A native to the volcanic cinder slopes of Mount Etna in Sicily, introduced into Oxford University Botanic Garden in the 17th. century where its plumed, airborne seeds soon carried it over the garden wall. It didn’t get far until the railways arrived, when the ballast between the tracks proved to be a good substitute for Etna’s volcanic slopes.

 Its buoyant seeds, wafted along in the slipstream of passing trains, carried it along the route of the great Western Railway, then beyond along the tracks of other railway companies. Sometimes it even travelled inside trains: Geoffrey Grigson, in his An Englishman’s Flora, recounts the story of botanist George Claridge Druce watching a seed drift in through his train window in Oxford station, travel with him suspended in air then drift out again when the train reached Tilehurst in Berkshire. It’s now a common sight in towns throughout Britain, brightening up our walls and pavements.

Oxford ragwort’s population was boosted by the German Luftwaffe blitz on Britain’s cities during World War 2 when, along with rosebay willowherb, it colonised rubble-strewn bomb sites.


Sunday, September 21, 2025

Autumn crocus Colchicum autumnale - beautiful but deadly

 














Beautiful but deadly poisonous autumn crocus Colchicum autumnale, cultivated in a woodland garden near the main car park in Hexham, Northumberland. Sometimes known as meadow saffron but not related to the Crocus sativus whose stigmas are the source of saffron spice. 

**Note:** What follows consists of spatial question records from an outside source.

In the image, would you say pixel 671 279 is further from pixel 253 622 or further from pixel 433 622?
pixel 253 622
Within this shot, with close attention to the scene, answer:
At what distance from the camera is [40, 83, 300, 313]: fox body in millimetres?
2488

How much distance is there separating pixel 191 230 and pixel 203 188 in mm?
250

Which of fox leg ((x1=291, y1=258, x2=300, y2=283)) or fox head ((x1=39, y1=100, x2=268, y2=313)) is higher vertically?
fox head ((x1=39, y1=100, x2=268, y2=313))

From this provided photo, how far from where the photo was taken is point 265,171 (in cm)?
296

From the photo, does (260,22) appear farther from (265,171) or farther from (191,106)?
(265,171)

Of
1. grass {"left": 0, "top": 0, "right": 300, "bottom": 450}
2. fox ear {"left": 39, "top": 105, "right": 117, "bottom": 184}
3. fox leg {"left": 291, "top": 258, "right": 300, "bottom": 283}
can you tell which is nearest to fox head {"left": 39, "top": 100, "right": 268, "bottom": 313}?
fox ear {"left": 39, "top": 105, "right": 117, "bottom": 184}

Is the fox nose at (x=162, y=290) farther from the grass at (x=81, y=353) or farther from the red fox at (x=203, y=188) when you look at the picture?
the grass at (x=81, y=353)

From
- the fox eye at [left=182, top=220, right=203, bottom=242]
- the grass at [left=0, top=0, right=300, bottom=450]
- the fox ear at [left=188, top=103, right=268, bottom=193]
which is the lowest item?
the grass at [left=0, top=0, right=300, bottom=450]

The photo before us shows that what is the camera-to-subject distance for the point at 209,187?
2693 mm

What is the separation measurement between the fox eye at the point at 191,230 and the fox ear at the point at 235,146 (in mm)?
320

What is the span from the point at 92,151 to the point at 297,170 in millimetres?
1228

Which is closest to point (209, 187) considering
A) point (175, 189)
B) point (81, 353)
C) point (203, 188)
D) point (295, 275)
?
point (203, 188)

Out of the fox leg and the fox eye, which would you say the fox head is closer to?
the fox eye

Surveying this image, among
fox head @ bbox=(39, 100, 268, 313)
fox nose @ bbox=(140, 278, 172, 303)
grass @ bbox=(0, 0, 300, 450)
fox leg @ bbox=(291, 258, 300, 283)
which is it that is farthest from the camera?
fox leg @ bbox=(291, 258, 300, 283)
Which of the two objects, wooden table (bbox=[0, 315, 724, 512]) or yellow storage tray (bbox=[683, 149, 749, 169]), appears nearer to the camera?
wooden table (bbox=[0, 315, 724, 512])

Used medicinally in the past in poultices for treating gout, but there is a fine line between a therapeutic and a fatal dose when used as a drug and there have been many fatalities. 

A native wild flower that is now rare and largely exterminated from pastures where it poisoned cattle. Flowers in autumn but the leaves don’t appear until spring, when they could be fatally mistaken for wild garlic (ramsons).

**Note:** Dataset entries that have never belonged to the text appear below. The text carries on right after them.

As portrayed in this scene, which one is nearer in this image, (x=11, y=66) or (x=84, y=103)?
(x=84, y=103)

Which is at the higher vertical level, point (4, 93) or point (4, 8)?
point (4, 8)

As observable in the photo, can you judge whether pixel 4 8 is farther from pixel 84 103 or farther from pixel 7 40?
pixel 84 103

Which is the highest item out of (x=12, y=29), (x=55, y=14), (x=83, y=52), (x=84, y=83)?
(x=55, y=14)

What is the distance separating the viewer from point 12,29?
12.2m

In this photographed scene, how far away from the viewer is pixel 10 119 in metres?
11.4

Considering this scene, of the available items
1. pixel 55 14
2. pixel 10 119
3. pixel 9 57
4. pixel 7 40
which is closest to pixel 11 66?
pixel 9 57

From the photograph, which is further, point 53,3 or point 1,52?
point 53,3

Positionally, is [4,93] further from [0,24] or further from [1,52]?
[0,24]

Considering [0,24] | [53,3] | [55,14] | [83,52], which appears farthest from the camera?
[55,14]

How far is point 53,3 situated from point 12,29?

Saturday, September 20, 2025

Alder leaf beetles

 Low Barns is Durham Wildlife Trust’s largest wetland reserve and the commonest trees there are alders, whose leaves are currently being consumed by a population explosion of these jewel-like, metallic-blue alder leaf beetles Agelastica alni.

Until quite recently, the alder leaf beetle was considered to be a rare species, in danger of extinction in Britain. Then, in 2004 it reappeared in north-west England and over the last twenty years it has become increasingly common in the north east. No one has really identified the reason for its success but it’s common in France, so perhaps it arrived with imported plants from continental Europe. The adult beetle and its larva partially defoliate alders but they recover every spring. The adult beetles fall with the alder foliage in autumn and survive winter in the leaf litter.




Thursday, September 18, 2025

Twenty-plume moth and honeysuckle

 

Fragrant honeysuckle Lonicera periclymenum that grows in our garden hedge provides nectar for moths in summer ……


…. berries for birds in autumn …














…. and a breeding site for this exquisite little twenty-plume moth Alucita hexadactyla, which has wings composed of tiny plumes that resemble feathers. It lays its eggs in honeysuckle leaves and flower buds. Plume moths fly at dusk and are strongly attracted to lit windows; I found this one, with a wingspan of about a centimeter, settled on our living room wall.

The common name is a misnomer because each of the four wings has six plumes, so it should really be the twenty-four-plume moth, but the scientific name is accurate: hexadactyla means six fingers.